If Paula couldn’t find anything, there was nothing to find. That sent an unintentional chill up my spine. I gawked at her for a moment. “You’re scaring me.”

That just made Paula look more determined. “I said ‘so far.’ Just give me some more time.” And she marched back to her office with a look I wouldn’t want pointed at me. Whoever Duffy really was, he’d have to contend with Paula now. I almost felt sorry for him.

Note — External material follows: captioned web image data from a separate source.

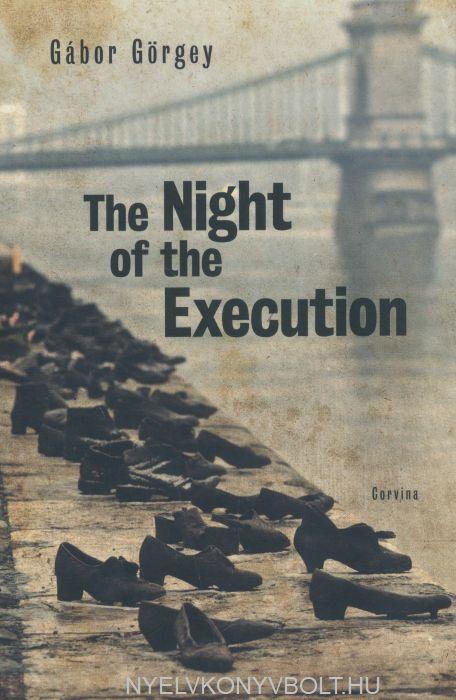 Görgey Gábor: The Night of the Execution (A kivégzés éjszakája angol nyelven)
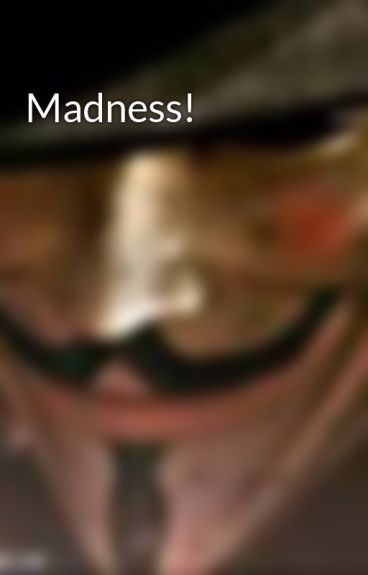 Madness! by CodenameX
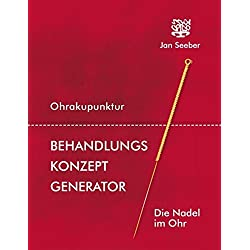 Ohrakupunktur Behandlungs-Konzept Generator: paperback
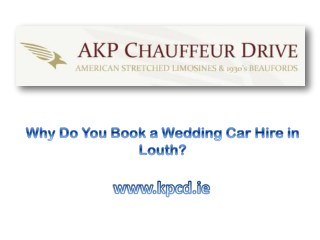 Why Do You Book a Wedding Car Hire in Louth?
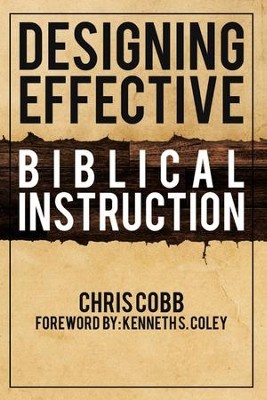 Designing Effective Biblical Instruction - eBook  -     By: Chris Cobb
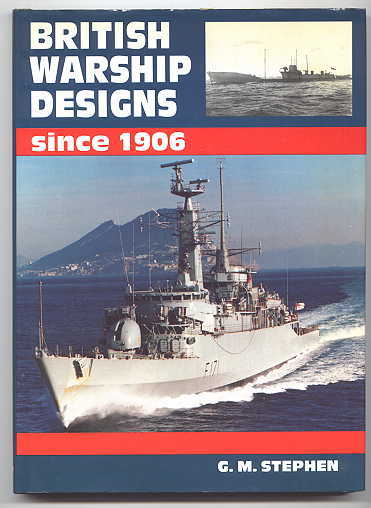 Image for BRITISH WARSHIP DESIGNS SINCE 1906.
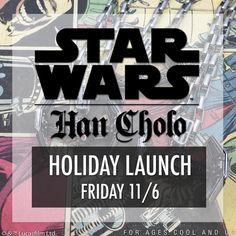 http://thekesselrunway.dr-maul.com/2015/11/06/han-cholo-holiday-launch/ #thekesselrunway #starwarsfashion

I gave Connie Bailey a call and got just about the same story as I had from Bess Adelstein, but she directed me to Margaret Teasdale (Susan Oswego), who had seen Sunny just two days before she had been reported missing.

“She was in a really good mood,” Susan said. “She’d started seeing some new guy, and she thought it was going to be something for real.”

Klieg lights went off in my head. Sirens sounded in my ears. For a mystery writer, this was the equivalent of saying that someone had been standing behind Sunny with a six-inch kitchen knife, a .38 revolver, a bottle with a skull and crossbones, and a large noose in his hands.

I tried not to sound breathless. “Did she mention the guy’s name?” I asked.

Susan didn’t respond right away; I got the impression she was thinking. “Bart, maybe? Bill? No. Brad. She said the guy’s name was Brad.”

“Did you tell this to the police?” I said.

“The police? I never got a call from the police,” Susan answered. “Do you think it’s important?” The woman writes
about a sleuth who gets clues from a talking horse—and outsells the Duffy books by a very wide margin.

Susan went on about Brad, how she didn’t know his last name but was pretty sure Sunny had met him at her gym, if I thought he had something to do with Sunny being missing now, and if she (Susan) had been wrong not to think it was an important piece of information.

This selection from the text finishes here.